**EXERCÍCIO PROPOSTO 1:** Separe e copie todas as linhas que contêm a palavra "image".

Desde fevereiro de 2020 a União Europeia tem debatido o tema da regulamentação da inteligência artificial, quando foi aberta uma consulta pública para saber a opinião da população sobre o tema. Em setembro daquele ano foi constituída uma comissão especial para conduzir o debate [1] [2]. Essa discussão ocasionou, em julho deste ano, a aprovação do regulamento europeu, que ainda não entrou em vigor.

Nos últimos dias a Espanha virou notícia por ter dado um verdadeiro olé, tendo em vista que se antecipou à exigência do regulamento europeu e criou uma Agência de Supervisão da Inteligência Artificial (Aesia), devidamente regulamentada pelo seu estatuto.

**EXERCÍCIO PROPOSTO 2:** No texto sobre a regulamentação da inteligência artificial, que órgão a Espanha criou antes da exigência do regulamento europeu?

**DADOS FORNECIDOS:**
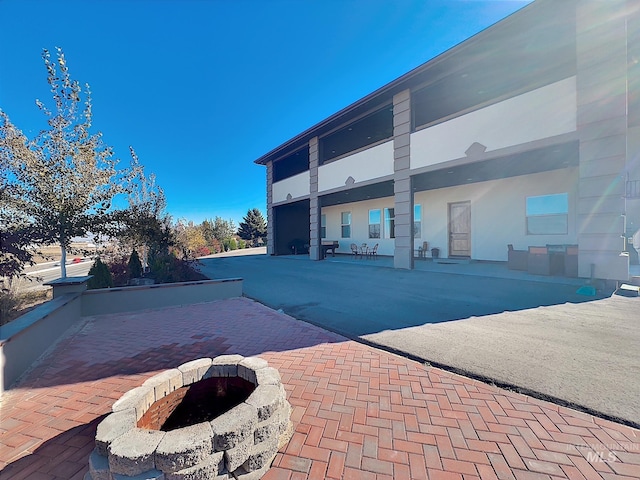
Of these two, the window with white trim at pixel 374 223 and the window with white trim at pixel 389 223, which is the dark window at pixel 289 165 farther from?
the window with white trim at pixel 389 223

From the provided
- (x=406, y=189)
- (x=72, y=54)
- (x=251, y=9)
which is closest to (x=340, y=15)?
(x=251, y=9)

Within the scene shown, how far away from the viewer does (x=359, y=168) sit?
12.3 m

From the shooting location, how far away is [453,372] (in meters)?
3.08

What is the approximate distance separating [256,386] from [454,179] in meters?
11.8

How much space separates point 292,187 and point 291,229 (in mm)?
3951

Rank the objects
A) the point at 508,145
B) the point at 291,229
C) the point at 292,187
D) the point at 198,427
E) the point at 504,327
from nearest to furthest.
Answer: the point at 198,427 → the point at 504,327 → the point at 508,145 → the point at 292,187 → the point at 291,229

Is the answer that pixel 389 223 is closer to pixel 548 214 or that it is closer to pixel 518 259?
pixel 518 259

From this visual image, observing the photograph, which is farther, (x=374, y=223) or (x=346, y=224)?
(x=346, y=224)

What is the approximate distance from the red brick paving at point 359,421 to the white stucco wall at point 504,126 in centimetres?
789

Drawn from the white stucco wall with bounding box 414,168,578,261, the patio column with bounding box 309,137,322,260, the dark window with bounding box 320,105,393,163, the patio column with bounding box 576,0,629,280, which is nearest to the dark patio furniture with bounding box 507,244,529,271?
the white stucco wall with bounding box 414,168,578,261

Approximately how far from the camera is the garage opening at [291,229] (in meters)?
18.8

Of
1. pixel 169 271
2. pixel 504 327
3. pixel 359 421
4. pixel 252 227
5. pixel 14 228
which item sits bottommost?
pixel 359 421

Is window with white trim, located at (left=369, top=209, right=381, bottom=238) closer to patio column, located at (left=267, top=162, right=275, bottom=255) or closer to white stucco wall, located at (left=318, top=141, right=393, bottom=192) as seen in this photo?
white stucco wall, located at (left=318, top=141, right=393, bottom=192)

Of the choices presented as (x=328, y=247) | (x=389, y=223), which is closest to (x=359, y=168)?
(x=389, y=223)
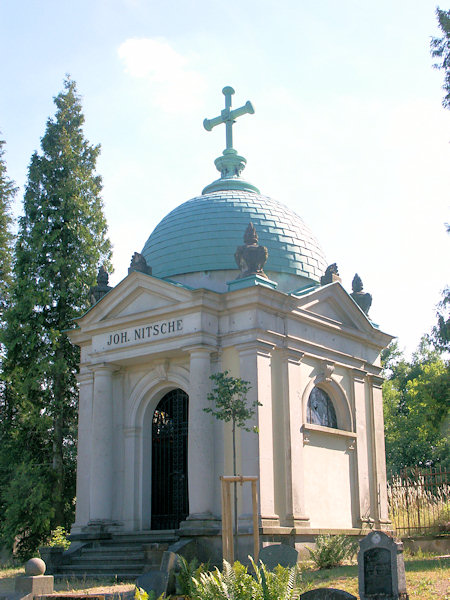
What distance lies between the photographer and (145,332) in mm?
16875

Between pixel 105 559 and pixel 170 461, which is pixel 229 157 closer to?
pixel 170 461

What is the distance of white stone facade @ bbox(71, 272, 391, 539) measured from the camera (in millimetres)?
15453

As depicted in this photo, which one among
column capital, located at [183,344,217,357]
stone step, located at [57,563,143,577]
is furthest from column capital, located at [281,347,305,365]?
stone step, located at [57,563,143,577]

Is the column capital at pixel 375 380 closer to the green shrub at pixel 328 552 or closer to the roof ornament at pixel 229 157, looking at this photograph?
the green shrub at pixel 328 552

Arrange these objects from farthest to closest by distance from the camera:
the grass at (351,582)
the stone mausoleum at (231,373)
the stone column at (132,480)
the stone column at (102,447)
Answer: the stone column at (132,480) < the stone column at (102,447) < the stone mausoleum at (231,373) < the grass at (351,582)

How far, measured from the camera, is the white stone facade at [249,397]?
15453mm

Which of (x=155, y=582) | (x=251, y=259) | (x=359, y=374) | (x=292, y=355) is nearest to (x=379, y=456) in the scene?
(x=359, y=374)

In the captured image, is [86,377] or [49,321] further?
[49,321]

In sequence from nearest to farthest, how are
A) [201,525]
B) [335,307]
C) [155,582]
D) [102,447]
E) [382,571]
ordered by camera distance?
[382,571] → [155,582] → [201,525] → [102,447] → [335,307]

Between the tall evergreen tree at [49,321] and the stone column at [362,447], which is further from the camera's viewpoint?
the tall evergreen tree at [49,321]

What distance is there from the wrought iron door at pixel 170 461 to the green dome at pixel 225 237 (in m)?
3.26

**RESPOSTA DA TAREFA 1:**
From this visual image, observing the photograph, which is farther, (x=374, y=223) or (x=346, y=224)?
In the captured image, is [86,377] or [49,321] further?

**RESPOSTA DA TAREFA 2:** Uma Agência de Supervisão da Inteligência Artificial (Aesia).